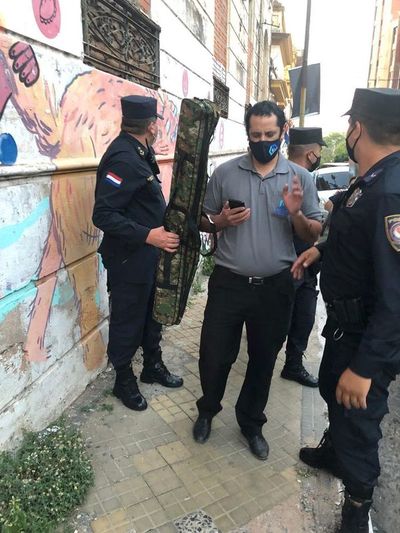Denuncian atropello a sede de la Caja de Jubilaciones de la Municipalidad de Asunción - Nacionales - ABC Color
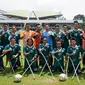 Di akhir latihan, mereka juga meminta doa dan dukungan kepada seluruh masyarakat Indonesia. Kehadiran mereka ingin menunjukkan bahwa keterbatasan bukanlah hambatan untuk berprestasi, bahkan di kancah internasional. (Bola.com/Bagaskara Lazuardi)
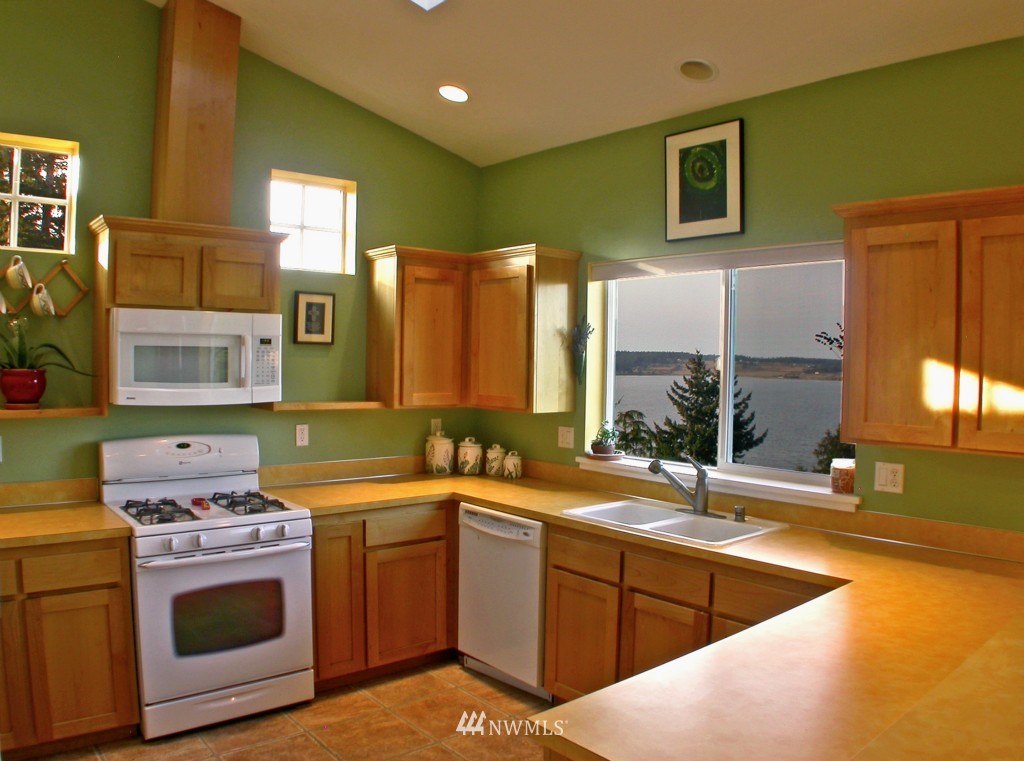 1748 Covey Run Road Coupeville, WA 98239 - Photo 9 of 15 Gallery Image 9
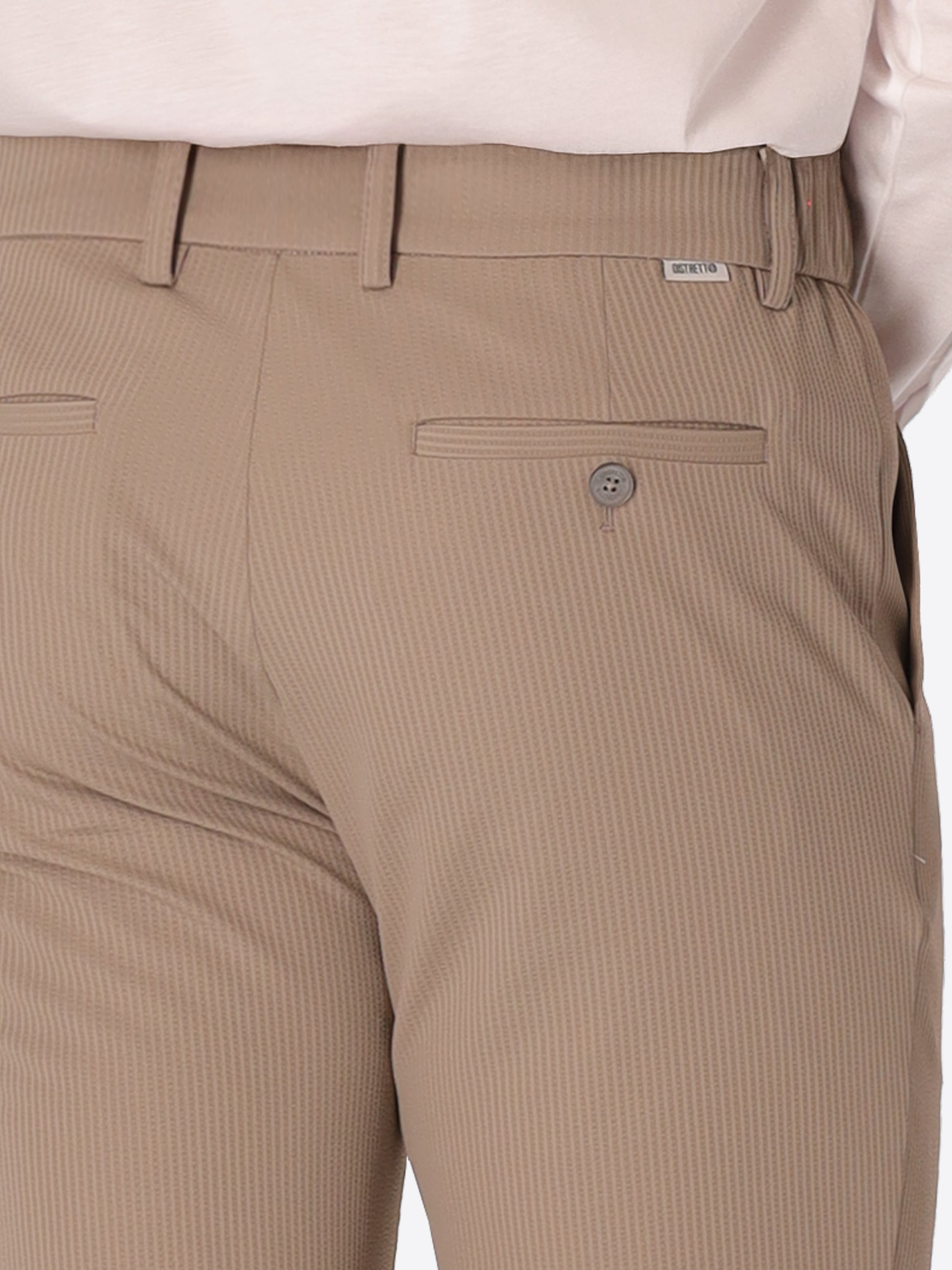 High-Perform12 York Hose Leccio Aus Technischem Stretchgewebe Mit Reliefstreifen
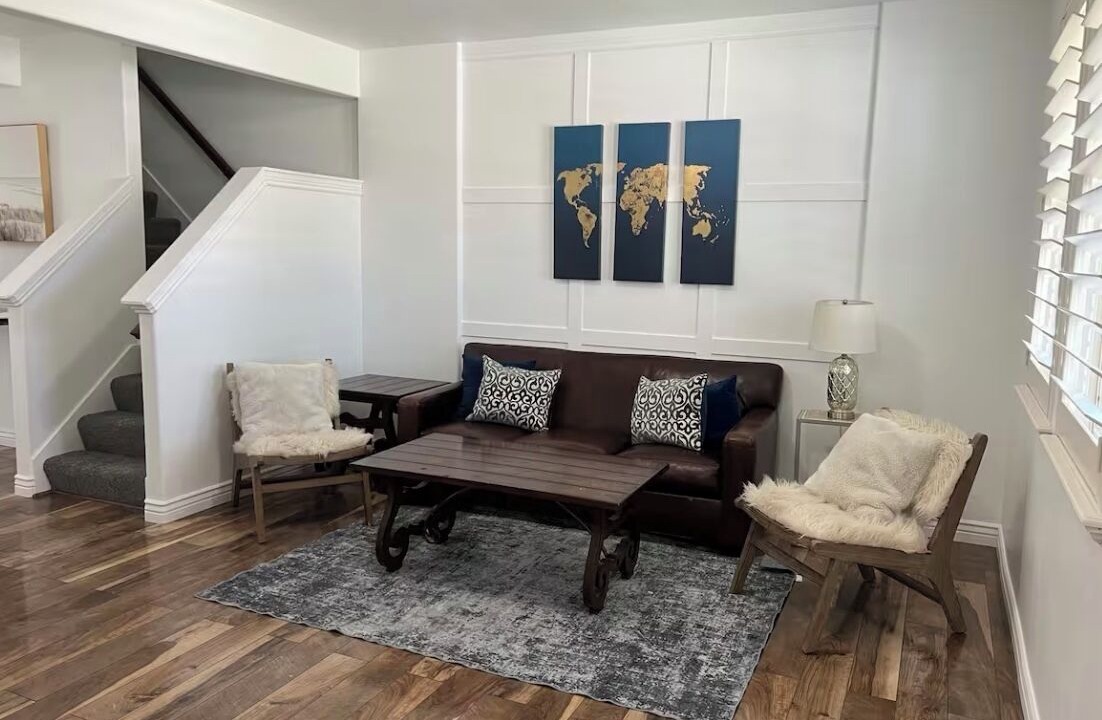Photo of Livingroom in North Salt Lake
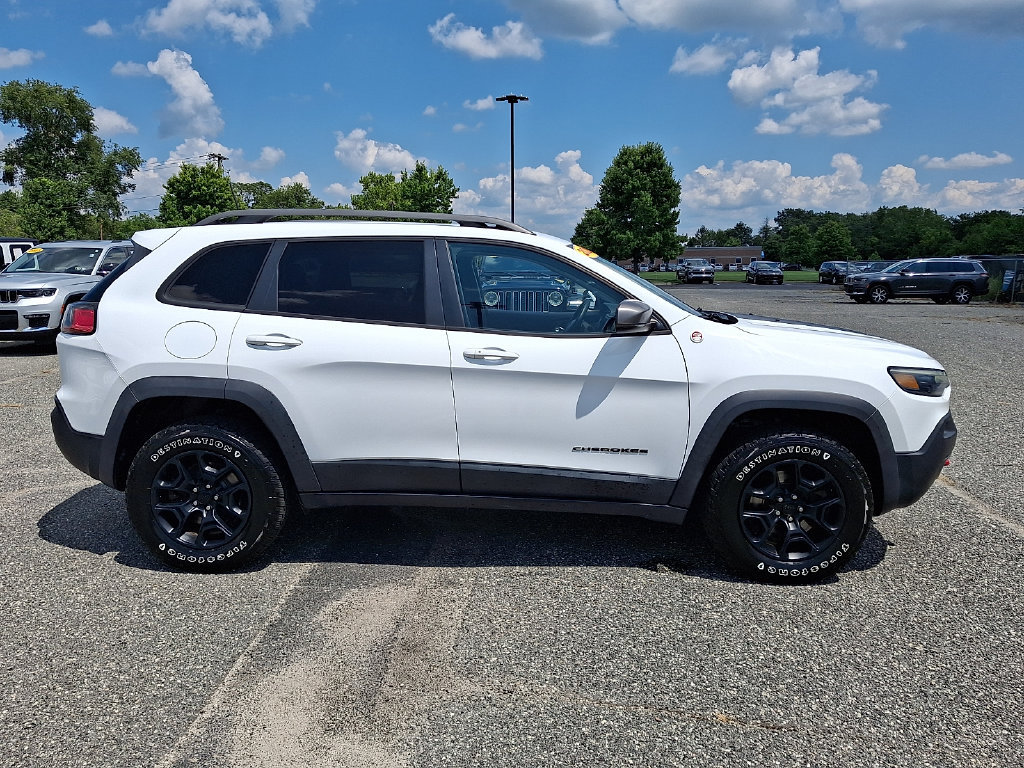 Used 2020 Jeep Cherokee Trailhawk w/ Cold Weather Group AWD/4WD image 13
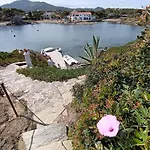 Isla Privada En De Ensueno Con 11 Dobles Con Bano Privado Y Piscina וילה *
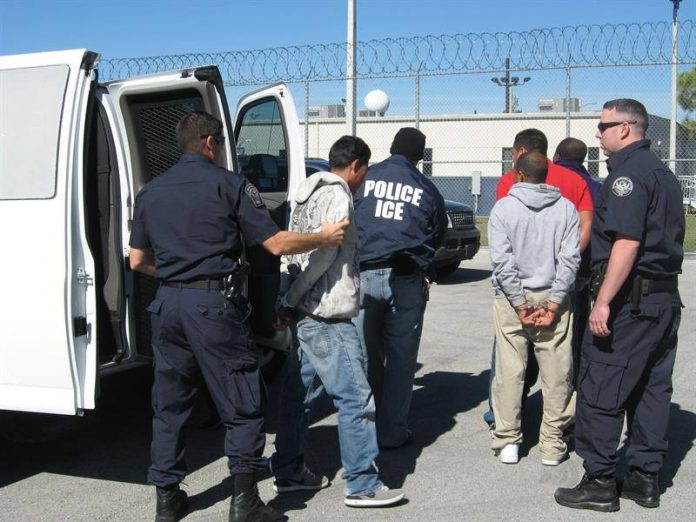 enviar a indocumentados a ciudades santuario La Casa Blanca confirmó este domingo que está estudiando posibles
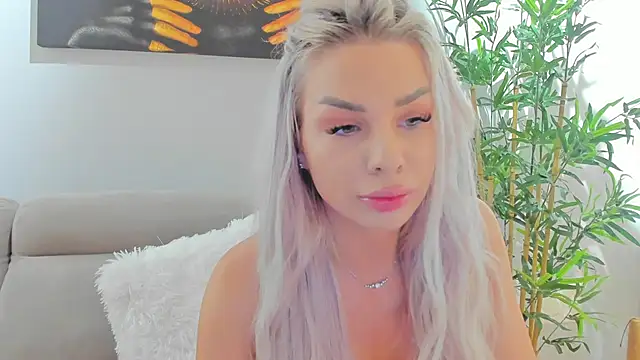 Snapshot of Russian_Ava chatting on 10.26.25 Russian Ava online show from 10.26.25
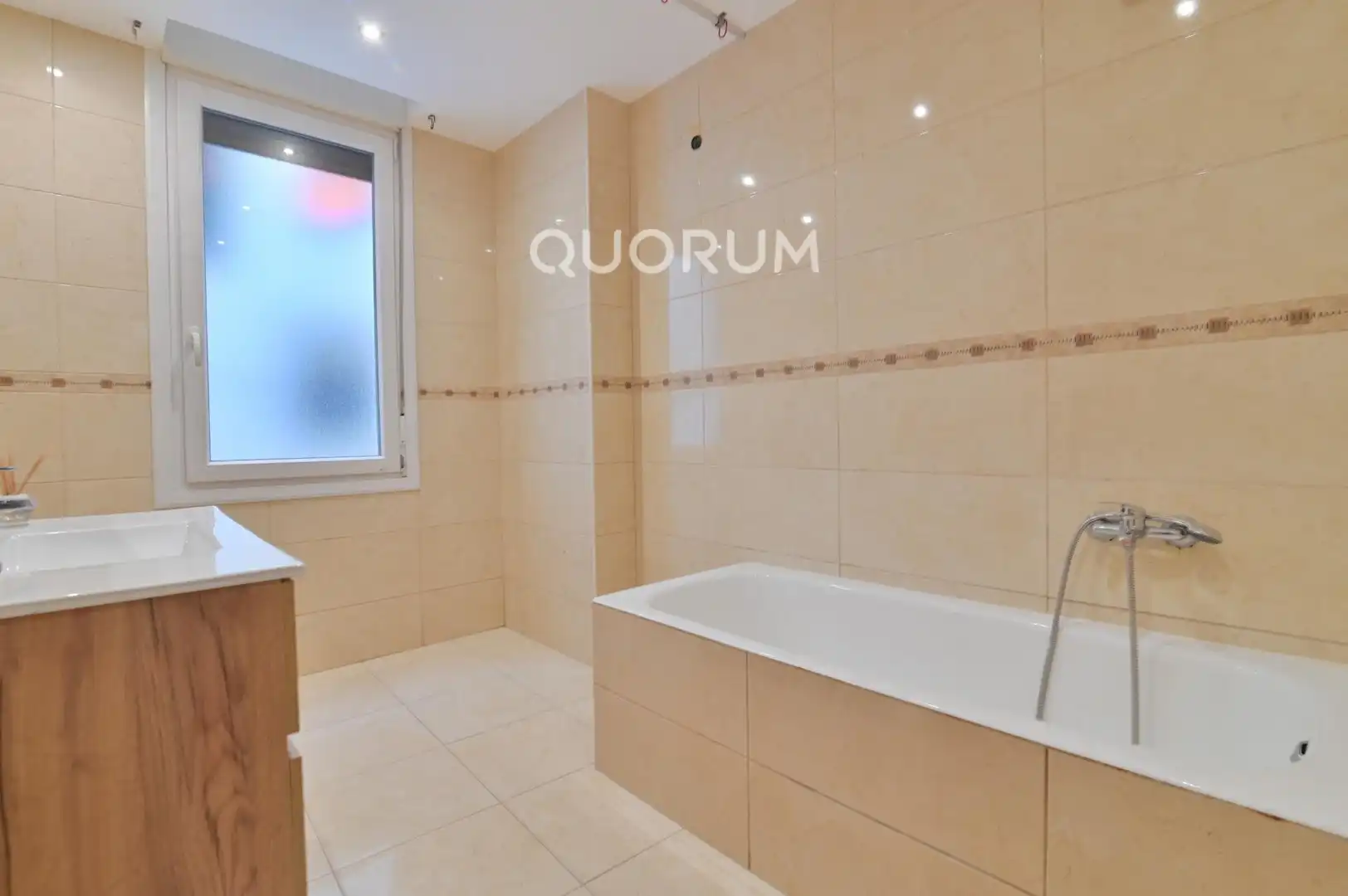 Bathroom of Flat for sale in Getxo   with Heating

****

Only the lines from the one containing "Snapshot of Russian_Ava" through the end of the records should be copied, exactly and with both ends included; the pictures should not.

• Answer to this exercise
 Snapshot of Russian_Ava chatting on 10.26.25 Russian Ava online show from 10.26.25
 Bathroom of Flat for sale in Getxo   with Heating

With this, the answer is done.